Although internal implementations may vary, delegate instances can be thought of as a tuple of an object and a method pointer and a reference (possibly null) to another delegate. Therefore, a reference to one delegate may be an indication of multiple delegates. When the first delegate is finished, when its chain reference is not null, the next is called, and so on until the list is complete. This pattern allows an event to have overhead scaling slightly from that of a single reference to being sent to a list of delegates, and is widely used in the CLI.

power

Delegates' performance was much slower than calling a virtual or interface method (1/6 to 1/8 times as fast in Microsoft 2003 benchmarks), but since the .NET 2.0 CLR in 2005, it's about as fast as interface Calls. This means that there is a small additional overhead compared to direct method calls.

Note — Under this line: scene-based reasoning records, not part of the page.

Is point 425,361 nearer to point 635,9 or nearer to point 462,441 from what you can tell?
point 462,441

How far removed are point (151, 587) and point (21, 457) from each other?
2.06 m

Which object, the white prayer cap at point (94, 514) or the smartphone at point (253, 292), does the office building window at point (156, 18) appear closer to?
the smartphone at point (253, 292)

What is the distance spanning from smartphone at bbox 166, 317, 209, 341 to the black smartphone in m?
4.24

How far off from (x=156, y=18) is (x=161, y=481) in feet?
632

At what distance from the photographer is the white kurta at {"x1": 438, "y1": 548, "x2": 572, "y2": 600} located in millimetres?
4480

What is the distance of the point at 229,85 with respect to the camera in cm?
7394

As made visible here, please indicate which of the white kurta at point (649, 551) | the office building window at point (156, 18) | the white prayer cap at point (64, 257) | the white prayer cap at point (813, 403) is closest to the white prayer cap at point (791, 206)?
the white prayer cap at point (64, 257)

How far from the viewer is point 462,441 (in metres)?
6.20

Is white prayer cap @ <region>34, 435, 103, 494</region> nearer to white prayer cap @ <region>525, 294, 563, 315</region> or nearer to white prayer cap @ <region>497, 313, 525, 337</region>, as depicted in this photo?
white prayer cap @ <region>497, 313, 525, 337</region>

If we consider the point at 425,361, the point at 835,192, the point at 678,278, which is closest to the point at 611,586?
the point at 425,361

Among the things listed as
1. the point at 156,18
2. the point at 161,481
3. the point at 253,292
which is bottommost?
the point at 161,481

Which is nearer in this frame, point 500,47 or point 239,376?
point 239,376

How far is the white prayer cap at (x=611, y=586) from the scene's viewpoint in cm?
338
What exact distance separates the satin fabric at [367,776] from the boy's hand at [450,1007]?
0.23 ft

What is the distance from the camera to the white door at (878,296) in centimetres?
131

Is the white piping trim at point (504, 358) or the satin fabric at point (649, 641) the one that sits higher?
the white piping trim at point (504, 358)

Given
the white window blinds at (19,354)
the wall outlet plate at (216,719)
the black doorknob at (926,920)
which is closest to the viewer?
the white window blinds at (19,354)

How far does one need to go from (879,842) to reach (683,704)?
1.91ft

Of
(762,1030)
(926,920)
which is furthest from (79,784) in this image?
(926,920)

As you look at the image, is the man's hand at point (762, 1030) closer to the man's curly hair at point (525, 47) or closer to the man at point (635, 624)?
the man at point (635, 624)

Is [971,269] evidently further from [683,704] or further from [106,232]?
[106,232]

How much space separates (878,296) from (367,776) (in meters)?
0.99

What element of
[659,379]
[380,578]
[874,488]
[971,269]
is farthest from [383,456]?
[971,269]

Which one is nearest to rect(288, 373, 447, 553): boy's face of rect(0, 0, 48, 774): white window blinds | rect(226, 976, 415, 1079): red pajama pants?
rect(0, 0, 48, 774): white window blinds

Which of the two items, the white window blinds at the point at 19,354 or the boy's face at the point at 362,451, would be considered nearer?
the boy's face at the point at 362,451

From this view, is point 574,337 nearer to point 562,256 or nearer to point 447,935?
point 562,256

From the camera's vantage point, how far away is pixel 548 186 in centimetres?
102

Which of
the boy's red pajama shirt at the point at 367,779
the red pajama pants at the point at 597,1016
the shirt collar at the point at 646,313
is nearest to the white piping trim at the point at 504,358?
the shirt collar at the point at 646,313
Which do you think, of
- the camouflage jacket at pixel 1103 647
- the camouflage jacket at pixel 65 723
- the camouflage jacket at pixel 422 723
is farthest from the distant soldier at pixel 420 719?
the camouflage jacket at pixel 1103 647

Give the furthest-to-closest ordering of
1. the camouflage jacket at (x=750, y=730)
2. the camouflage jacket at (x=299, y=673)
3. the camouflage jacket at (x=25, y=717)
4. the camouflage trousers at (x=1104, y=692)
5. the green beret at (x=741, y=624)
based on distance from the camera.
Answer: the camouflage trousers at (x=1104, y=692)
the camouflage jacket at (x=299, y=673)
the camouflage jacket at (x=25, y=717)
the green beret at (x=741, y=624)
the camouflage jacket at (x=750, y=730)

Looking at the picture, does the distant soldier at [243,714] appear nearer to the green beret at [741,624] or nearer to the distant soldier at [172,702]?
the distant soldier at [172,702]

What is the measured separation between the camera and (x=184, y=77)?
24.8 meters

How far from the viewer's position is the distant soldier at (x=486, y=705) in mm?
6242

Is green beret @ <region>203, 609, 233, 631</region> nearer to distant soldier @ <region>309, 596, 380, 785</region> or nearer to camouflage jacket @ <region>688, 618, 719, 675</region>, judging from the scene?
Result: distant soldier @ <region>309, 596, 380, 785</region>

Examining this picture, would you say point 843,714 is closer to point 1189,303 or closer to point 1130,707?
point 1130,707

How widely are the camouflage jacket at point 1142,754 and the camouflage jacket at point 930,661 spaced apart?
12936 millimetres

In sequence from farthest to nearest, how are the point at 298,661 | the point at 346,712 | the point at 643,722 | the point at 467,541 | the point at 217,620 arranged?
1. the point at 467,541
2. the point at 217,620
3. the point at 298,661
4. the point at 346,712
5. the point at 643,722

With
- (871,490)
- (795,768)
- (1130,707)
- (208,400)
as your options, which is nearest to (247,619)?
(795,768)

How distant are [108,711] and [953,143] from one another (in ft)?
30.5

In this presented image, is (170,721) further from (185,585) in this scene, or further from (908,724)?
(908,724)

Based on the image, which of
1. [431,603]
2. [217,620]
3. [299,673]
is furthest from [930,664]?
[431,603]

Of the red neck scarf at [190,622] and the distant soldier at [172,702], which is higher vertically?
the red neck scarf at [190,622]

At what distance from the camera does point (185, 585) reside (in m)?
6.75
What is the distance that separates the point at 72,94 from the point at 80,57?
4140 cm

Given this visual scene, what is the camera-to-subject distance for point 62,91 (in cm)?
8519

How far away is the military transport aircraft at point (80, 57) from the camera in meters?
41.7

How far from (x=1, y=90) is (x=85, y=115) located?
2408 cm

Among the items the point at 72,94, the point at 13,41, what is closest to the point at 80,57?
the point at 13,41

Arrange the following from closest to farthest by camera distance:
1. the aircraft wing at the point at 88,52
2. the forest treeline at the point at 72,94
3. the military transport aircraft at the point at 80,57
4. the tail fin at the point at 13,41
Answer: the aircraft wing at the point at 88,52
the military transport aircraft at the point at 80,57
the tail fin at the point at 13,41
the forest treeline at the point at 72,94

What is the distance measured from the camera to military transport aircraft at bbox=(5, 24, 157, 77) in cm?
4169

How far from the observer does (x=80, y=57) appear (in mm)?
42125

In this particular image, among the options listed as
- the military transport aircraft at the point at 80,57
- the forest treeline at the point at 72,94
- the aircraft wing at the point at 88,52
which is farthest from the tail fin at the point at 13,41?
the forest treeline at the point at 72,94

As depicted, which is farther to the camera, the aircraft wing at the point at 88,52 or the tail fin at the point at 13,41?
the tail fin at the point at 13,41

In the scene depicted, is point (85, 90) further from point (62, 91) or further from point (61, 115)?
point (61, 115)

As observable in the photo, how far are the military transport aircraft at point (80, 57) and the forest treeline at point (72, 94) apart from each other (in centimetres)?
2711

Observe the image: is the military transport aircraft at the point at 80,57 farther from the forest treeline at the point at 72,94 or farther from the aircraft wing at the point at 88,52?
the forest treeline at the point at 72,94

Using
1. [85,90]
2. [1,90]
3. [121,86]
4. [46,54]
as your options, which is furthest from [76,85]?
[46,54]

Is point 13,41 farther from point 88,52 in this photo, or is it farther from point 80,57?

There are very strict rules for building delegated classes.

See also

Web links

Individual evidence

  1. How to: Combine Delegates (Multicast Delegates) (C # Programming Guide). msdn.microsoft.com, accessed May 20, 2008 .
  2. About Microsoft's “Delegates” . Sun Microsystems. Archived from the original on February 10, 1999.
  3. ^ Wikibooks: C Sharp Programming / Delegates and Events .
  4. Hanspeter Mössenböck: Advanced C #: Variable Number of Parameters . Institute for System Software, Johannes Kepler University Linz, Department of Computer Science. Pp. 23-24. March 25, 2002. Retrieved August 4, 2011.
  5. Hanspeter Mössenböck: Advanced C #: Variable Number of Parameters . Institute for System Software, Johannes Kepler University Linz, Department of Computer Science. March 25, 2002. Retrieved August 4, 2011.
  6. ^ Jan Gray: Writing Faster Managed Code: Know What Things Cost . Microsoft. June 2003. Retrieved September 9, 2007.
  7. Oliver Sturm: Delegate calls vastly sped up in .NET 2 . September 1, 2005. Retrieved September 9, 2007.